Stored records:
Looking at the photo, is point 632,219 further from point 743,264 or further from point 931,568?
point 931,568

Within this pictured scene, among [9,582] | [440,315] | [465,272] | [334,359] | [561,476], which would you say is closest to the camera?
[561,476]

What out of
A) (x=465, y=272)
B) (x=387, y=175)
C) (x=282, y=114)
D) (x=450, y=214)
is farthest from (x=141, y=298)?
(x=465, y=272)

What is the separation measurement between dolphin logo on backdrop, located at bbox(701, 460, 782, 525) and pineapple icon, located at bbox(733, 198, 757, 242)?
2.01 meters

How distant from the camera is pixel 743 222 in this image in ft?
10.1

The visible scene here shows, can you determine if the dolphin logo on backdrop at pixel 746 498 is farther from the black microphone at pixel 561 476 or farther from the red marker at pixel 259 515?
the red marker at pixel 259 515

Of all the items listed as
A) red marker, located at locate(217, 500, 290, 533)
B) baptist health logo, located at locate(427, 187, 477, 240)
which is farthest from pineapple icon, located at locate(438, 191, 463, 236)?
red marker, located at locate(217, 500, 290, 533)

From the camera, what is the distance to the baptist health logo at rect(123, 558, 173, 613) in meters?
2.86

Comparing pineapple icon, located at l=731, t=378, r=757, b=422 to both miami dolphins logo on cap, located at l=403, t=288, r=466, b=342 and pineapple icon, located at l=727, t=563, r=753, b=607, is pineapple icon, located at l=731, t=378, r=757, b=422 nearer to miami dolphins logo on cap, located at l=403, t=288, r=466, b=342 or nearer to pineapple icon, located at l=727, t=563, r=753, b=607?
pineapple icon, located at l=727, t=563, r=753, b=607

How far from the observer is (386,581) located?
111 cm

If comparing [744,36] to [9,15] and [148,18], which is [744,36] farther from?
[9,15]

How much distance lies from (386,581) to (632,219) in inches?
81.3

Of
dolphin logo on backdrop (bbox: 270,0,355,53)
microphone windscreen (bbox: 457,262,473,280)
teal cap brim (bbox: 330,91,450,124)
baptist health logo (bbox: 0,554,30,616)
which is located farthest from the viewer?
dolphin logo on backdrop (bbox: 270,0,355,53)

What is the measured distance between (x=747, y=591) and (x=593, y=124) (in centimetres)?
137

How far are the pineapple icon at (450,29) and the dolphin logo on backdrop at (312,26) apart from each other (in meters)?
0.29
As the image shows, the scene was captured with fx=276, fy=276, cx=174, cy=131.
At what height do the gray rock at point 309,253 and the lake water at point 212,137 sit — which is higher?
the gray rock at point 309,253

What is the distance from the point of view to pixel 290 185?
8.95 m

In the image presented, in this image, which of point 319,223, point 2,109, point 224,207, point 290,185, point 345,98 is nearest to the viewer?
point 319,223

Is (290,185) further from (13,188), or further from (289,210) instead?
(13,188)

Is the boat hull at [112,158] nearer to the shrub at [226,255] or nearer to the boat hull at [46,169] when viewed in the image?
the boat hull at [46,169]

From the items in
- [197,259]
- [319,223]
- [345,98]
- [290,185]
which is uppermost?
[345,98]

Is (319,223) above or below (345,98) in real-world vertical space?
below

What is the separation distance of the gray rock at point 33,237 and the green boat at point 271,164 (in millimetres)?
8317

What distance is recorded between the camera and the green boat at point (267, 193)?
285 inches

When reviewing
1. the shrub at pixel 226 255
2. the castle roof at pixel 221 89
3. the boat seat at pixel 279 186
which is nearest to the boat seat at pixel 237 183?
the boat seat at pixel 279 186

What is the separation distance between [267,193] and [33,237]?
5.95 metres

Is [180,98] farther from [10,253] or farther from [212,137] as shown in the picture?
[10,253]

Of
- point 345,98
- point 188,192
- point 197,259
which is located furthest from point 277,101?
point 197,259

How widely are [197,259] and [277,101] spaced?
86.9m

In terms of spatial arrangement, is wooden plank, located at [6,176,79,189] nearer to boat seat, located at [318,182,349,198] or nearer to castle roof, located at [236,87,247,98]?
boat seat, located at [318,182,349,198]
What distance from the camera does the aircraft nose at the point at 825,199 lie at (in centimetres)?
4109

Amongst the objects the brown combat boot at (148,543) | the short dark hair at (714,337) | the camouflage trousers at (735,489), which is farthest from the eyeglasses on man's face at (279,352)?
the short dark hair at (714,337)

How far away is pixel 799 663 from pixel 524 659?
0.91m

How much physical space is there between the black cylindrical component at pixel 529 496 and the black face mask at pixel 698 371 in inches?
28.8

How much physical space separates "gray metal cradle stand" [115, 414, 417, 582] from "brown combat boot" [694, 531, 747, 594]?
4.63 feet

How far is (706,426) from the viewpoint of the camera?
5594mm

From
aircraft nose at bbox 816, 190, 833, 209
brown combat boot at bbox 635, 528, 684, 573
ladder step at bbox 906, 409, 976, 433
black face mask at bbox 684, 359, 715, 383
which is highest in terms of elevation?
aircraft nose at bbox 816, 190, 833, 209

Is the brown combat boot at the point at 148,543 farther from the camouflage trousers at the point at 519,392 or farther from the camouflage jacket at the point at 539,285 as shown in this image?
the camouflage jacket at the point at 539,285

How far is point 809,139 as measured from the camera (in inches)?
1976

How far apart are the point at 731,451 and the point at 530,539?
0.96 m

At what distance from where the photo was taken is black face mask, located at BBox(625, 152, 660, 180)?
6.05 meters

> BRIEF: Copy out the lines word for word, from the one containing "In terms of spatial" down to the very last line.

> RESULT FOR THIS TASK:
In terms of spatial arrangement, is wooden plank, located at [6,176,79,189] nearer to boat seat, located at [318,182,349,198] or nearer to castle roof, located at [236,87,247,98]?
boat seat, located at [318,182,349,198]
What distance from the camera does the aircraft nose at the point at 825,199 lie at (in centimetres)?
4109

Amongst the objects the brown combat boot at (148,543) | the short dark hair at (714,337) | the camouflage trousers at (735,489), which is farthest from the eyeglasses on man's face at (279,352)?
the short dark hair at (714,337)

How far away is pixel 799 663 from pixel 524 659?
0.91m

How much physical space is there between the black cylindrical component at pixel 529 496 and the black face mask at pixel 698 371 in inches?
28.8

How much physical space separates "gray metal cradle stand" [115, 414, 417, 582] from "brown combat boot" [694, 531, 747, 594]?
4.63 feet

How far is (706,426) from the viewpoint of the camera?
5594mm

From
aircraft nose at bbox 816, 190, 833, 209
brown combat boot at bbox 635, 528, 684, 573
ladder step at bbox 906, 409, 976, 433
black face mask at bbox 684, 359, 715, 383
which is highest in terms of elevation?
aircraft nose at bbox 816, 190, 833, 209

Is the brown combat boot at the point at 148,543 farther from the camouflage trousers at the point at 519,392 or farther from the camouflage jacket at the point at 539,285 as shown in this image?
the camouflage jacket at the point at 539,285

How far is point 809,139 as measured from the camera (in inches)?
1976

How far apart are the point at 731,451 and the point at 530,539?
0.96 m

At what distance from where the photo was taken is black face mask, located at BBox(625, 152, 660, 180)?
6.05 meters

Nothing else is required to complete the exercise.